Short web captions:

-- Opening Marker --

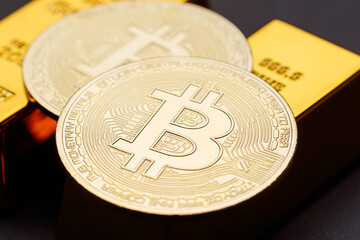 Macro photography is a Bitcoin coin lying on gold bars. The concept of the bitcoin and gold cryptocurrency financial market. Bitcoin is the coin of the future. Gold supports Bitcoin. Close-up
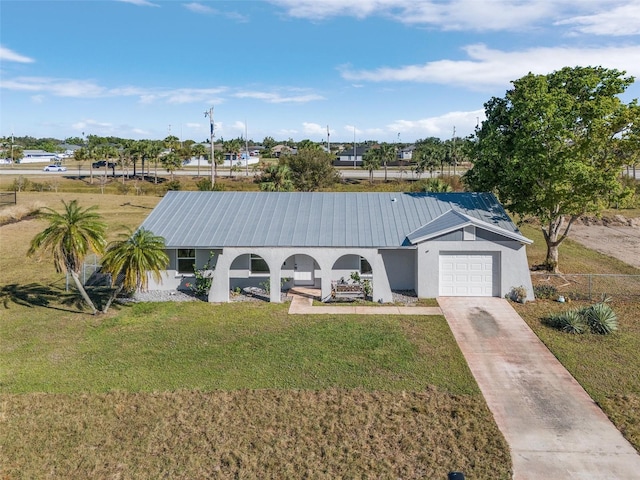 view of front of home with a front yard and a garage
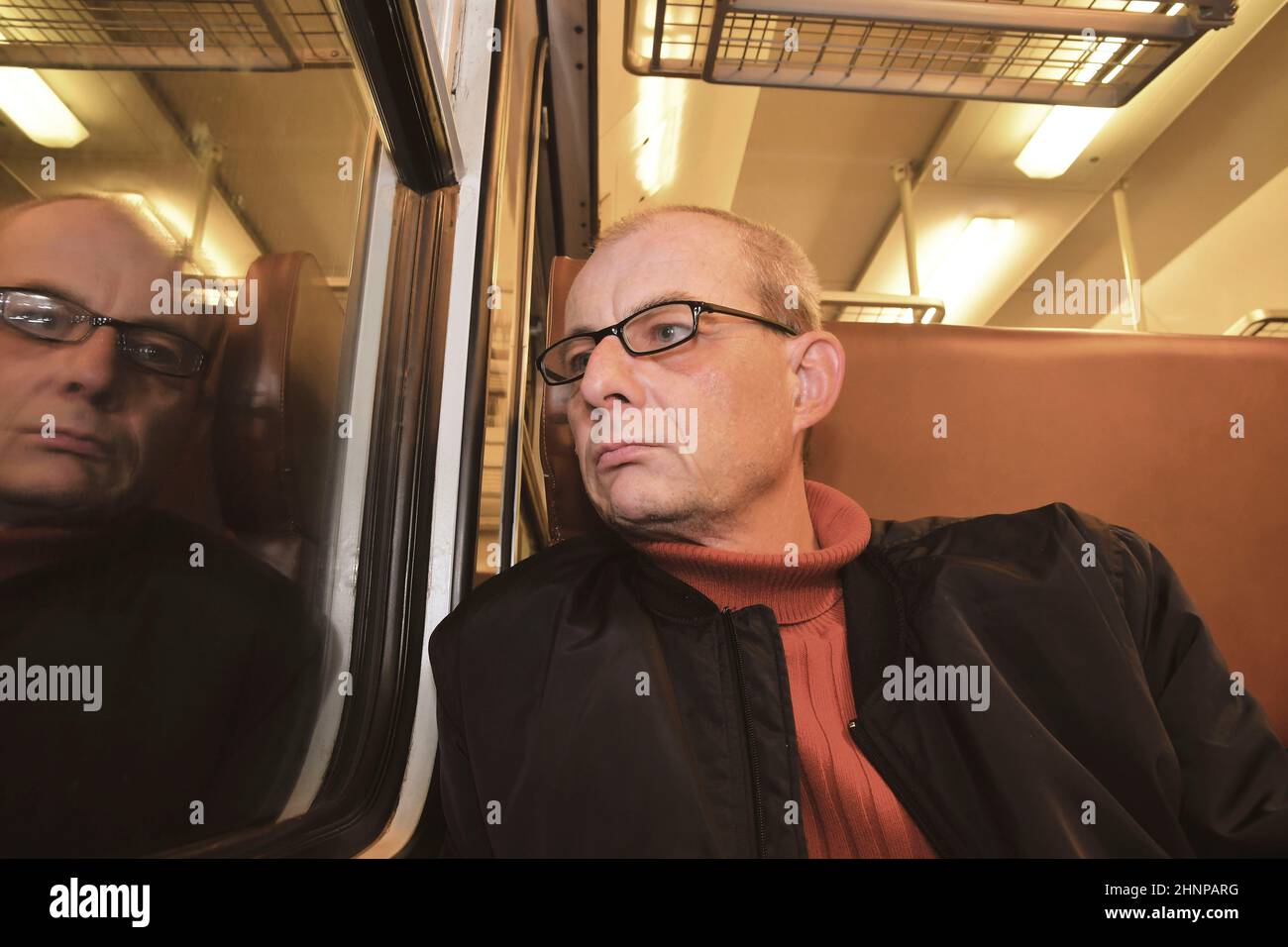 Mittleres alter Mann schaut aus dem Fenster der Bahn. Passagier während der Reise durch hohe Geschwindigkeit Express Zug in Europa. Älterer Mann im Zug in der Nacht unterwegs Stockfoto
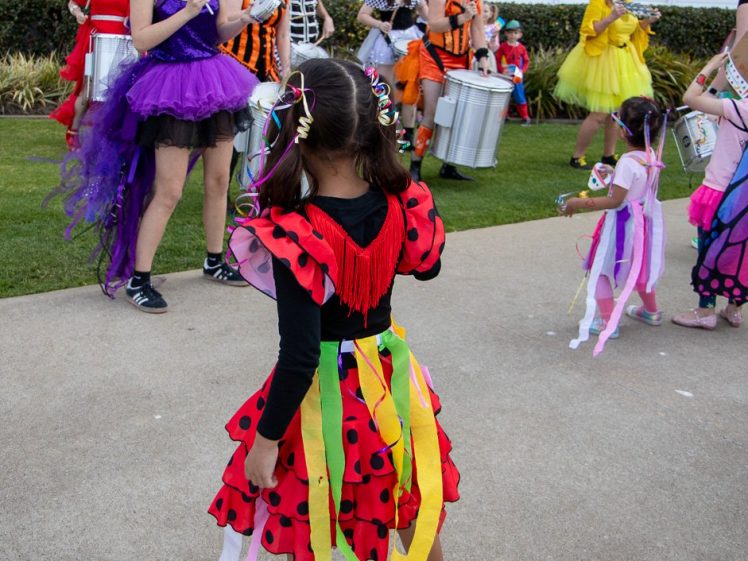 Image of A young girl in a red ladybird costume with colourful ribbons watches a group of adults and children dressed in vibrant, whimsical costumes playing drums outdoors near a white building.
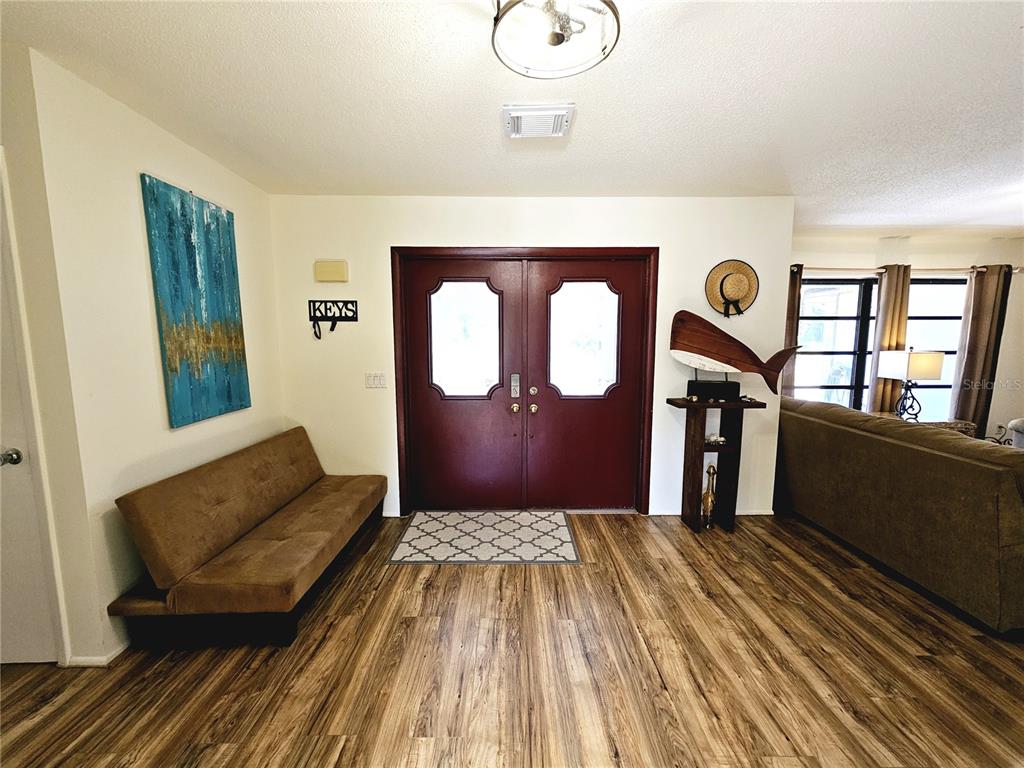 An entryway features wood-look flooring, a brown bench, and double front doors — 2411 BELLE ROAD, ENGLEWOOD, FL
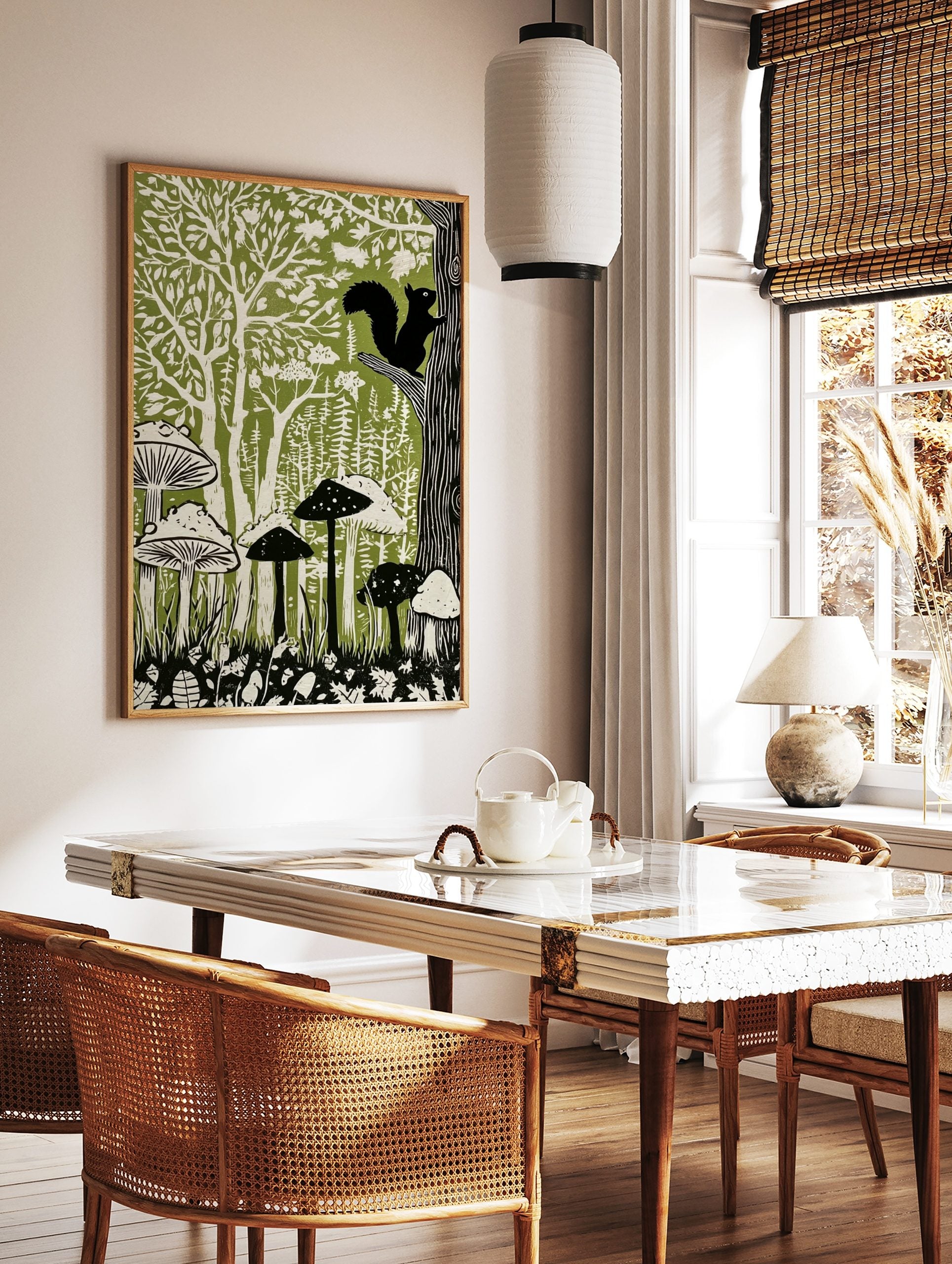 Linocut-style forest art print with black squirrel, green trees, and white mushrooms on a green, in a styled room mockup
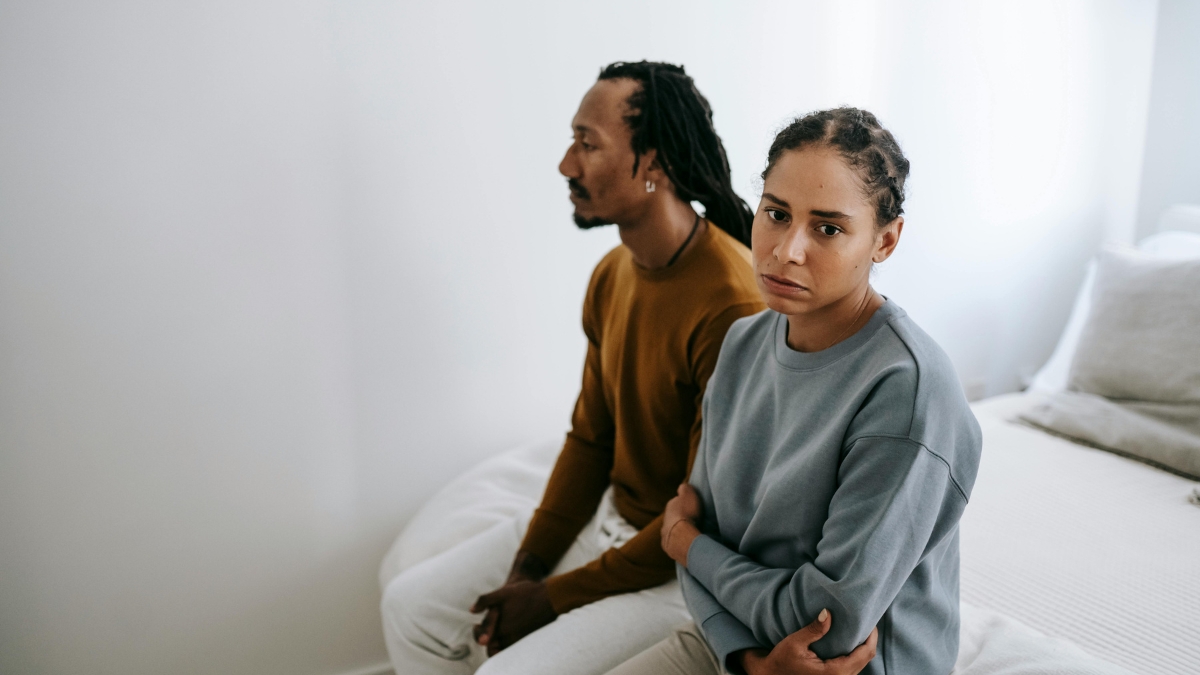 A Black couple sits on the edge of the bed, both looking sadly away from one another.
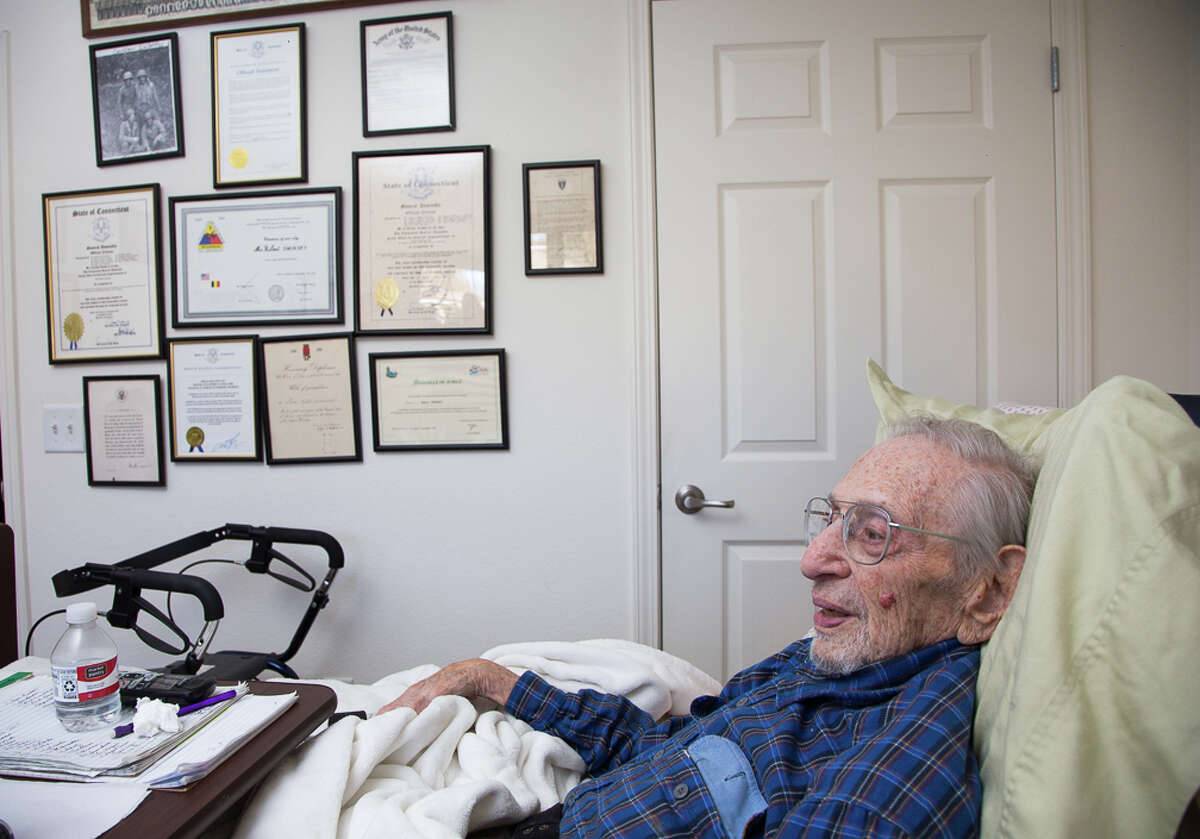 Nurse Jeanette Hutchinson checks U.S. Army veteran Bob SwriskyâÄôs vital signs, during a home care visit.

-- Closing Marker --

Please write out the material again, swapping every "front" for "rear" and changing nothing else, with the pictures left out.

 Macro photography is a Bitcoin coin lying on gold bars. The concept of the bitcoin and gold cryptocurrency financial market. Bitcoin is the coin of the future. Gold supports Bitcoin. Close-up
 view of rear of home with a rear yard and a garage
 Mittleres alter Mann schaut aus dem Fenster der Bahn. Passagier während der Reise durch hohe Geschwindigkeit Express Zug in Europa. Älterer Mann im Zug in der Nacht unterwegs Stockfoto
 Image of A young girl in a red ladybird costume with colourful ribbons watches a group of adults and children dressed in vibrant, whimsical costumes playing drums outdoors near a white building.
 An entryway features wood-look flooring, a brown bench, and double rear doors — 2411 BELLE ROAD, ENGLEWOOD, FL
 Linocut-style forest art print with black squirrel, green trees, and white mushrooms on a green, in a styled room mockup
 A Black couple sits on the edge of the bed, both looking sadly away from one another.
 Nurse Jeanette Hutchinson checks U.S. Army veteran Bob SwriskyâÄôs vital signs, during a home care visit.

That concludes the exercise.